Nella PEC, infatti, si legge che: «I sottoscritti Consiglieri Comunali Clotilde Trofa , Palma Iacono, Roberto Iacono e Umberto Di Iorio, espongono quanto segue: premesso che nei giorni scorsi gli scriventi venivano informati che nei prossimi mesi verrà chiuso l’ambulatorio sito in Serrara del Dr. Mazzella; che i pazienti del nostro Comune saranno costretti a recarsi ad Ischia al fine di ricevere assistenza sanitaria; che numerosi sarebbero i disagi, soprattutto per le persone anziane del nostro territorio, per recarsi presso lo studio del Dr. Mazzella sito ad Ischia in Via Cartaromana, 5. Tanto premesso i sottoscritti Consiglieri, chiedono al Sindaco, quale autorità sanitaria locale, di attivarsi, con estrema urgenza, affinché verifichi attraverso l’ASL territoriale l’immediata sostituzione del suddetto medico al fine di garantire ai nostri cittadini un servizio sia ambulatoriale che domiciliare. Certi di un Vs celere riscontro, restiamo disponibili per ogni iniziativa utile alla causa.»
Una PEC invia il 30 dicembre ma che fino ad ieri, 9 gennaio, non ha ricevuto risposta.

Caruso “pompiere”: «Ritengo che non ci siano le condizioni per gridare allo scandalo»
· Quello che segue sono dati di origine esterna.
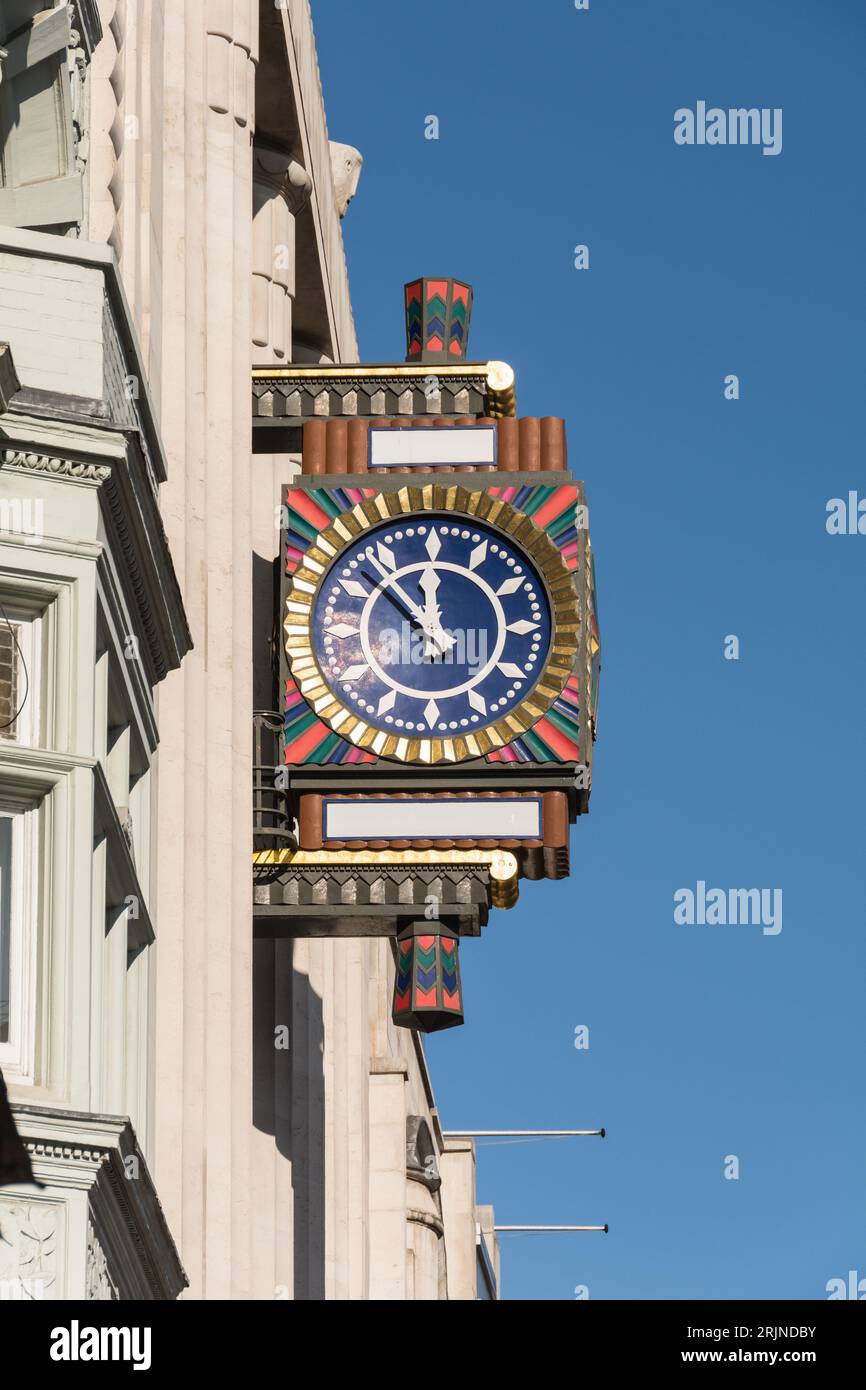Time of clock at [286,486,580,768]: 11:52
Nel frattempo, però, il sindaco Caruso ha provato, senza successo, a buttare acqua su fuoco con un post facebook: “Il dottor Mazzella, professionista che stimo, ha deciso di lasciare lo studio medico in Serrara per operare solo in quello di Ischia. Perché? L’ Asl impone di avere lo studio professionale in un unico ambito, Ischia e Serrara appartengono a due ambiti diversi. A Serrara Fontana il dottor Mazzella ha circa 300 pazienti (nonostante sia a Serrara Fontana da oltre 10 anni) , a Ischia circa 1000. A Serrara Fontana deve pagare un fitto mensile, ecc ecc esattamente come a Ischia.
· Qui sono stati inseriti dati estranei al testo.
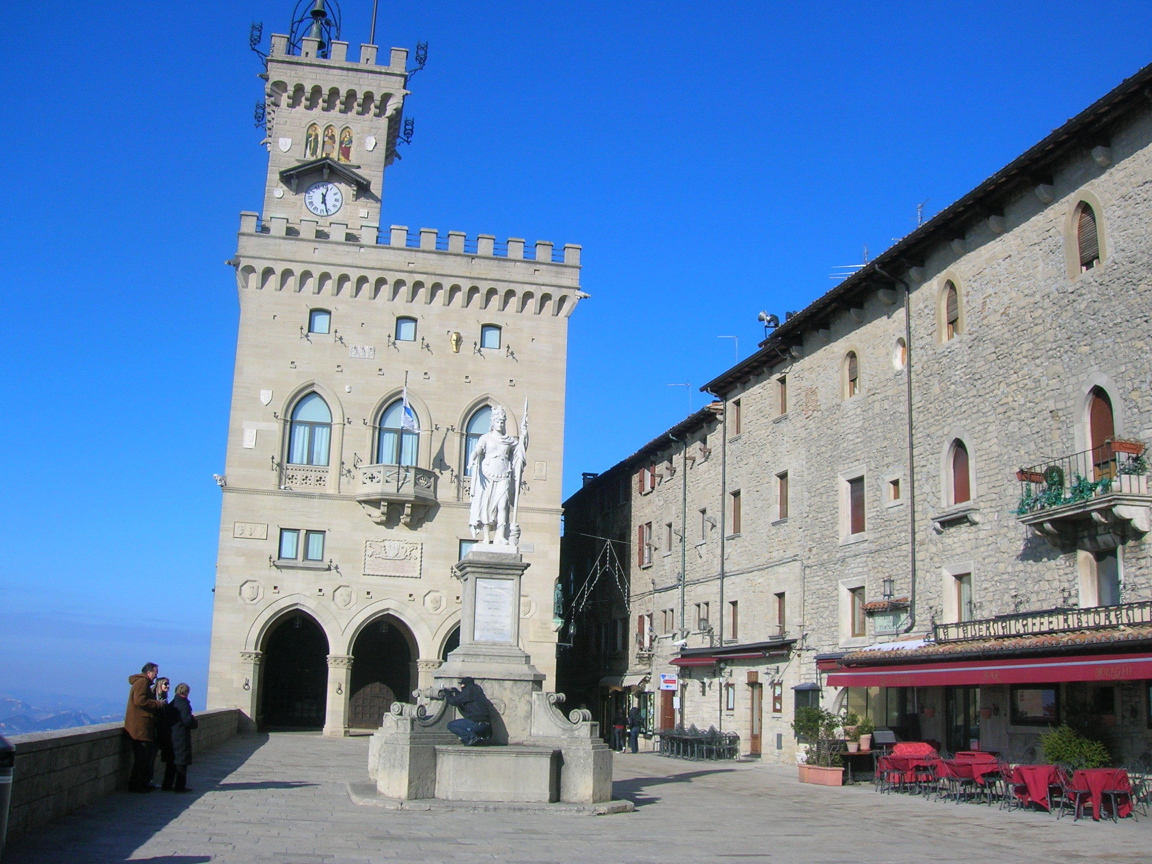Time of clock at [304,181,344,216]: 12:27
Ci sono,giustamente,anche questioni di convenienza economica, ecco perché probabilmente ha optato per Ischia, non certamente perché ritiene i pazienti di Serrara Fontana di serie b. Tutti,avremmo fatto la medesima scelta,inutile nascondersi. Il dottor Mazzella continuerà ad assicurare le visite domiciliari su Serrara Fontana,i suoi pazienti di Serrara Fontana potranno restare suoi pazienti, dovranno spostarsi a Ischia per le visite ma potranno continuare a ricevere (come già avviene) le prescrizioni mediche (ricette) via e-mail per le malattie per le quali seguono una determinata cura medica.

Evidenzio che a Serrara Fontana già operano altri tre medici di base (due a Fontana,uno a S. Angelo) ed inoltre l’Asl, su richiesta dell’amministrazione, ha già avviato l’iter per dichiarare Serrara Fontana zona carente e dunque procedere all’individuazione e assegnazione di altro medico di base. Ritengo che non ci siano le condizioni per gridare allo scandalo o per dichiarare l’emergenza sanitaria. I 350 pazienti continueranno, se vorranno, ad essere assistiti egregiamente dal dottor Mazzella.»
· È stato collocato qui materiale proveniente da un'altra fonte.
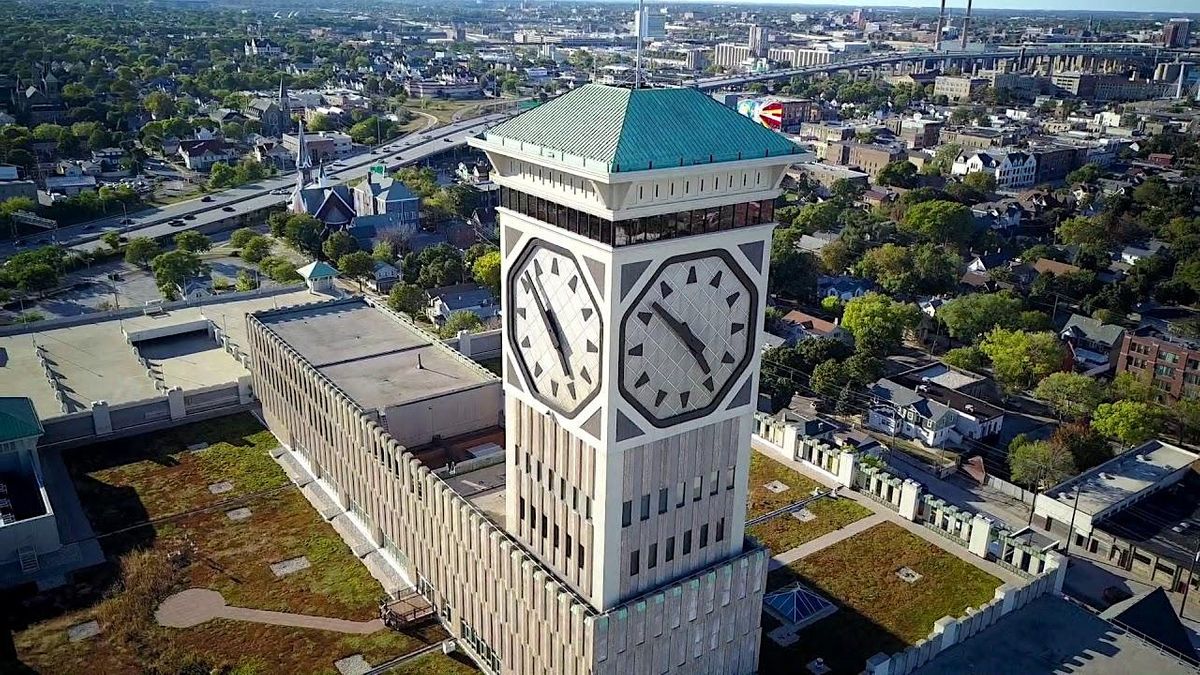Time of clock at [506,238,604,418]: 4:52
Avremmo preferito che Caruso avesse abbracciato e fatte sue le esigenze dei tanti anziani e dei cittadini di Serrara Fontana che ora sono costretti a raggiungere Via Cartaromana (4 bus, quando ci sono!) invece che difendere, a spada tratta, quello che è evidente, resta un interesse privato. Per amor di cronaca, va detto che Mazzella ha chiesto e ricevuto il “lascia passare” per chiudere lo studio di Serrara Fontana scegliendo i 1200 pazienti di Ischia.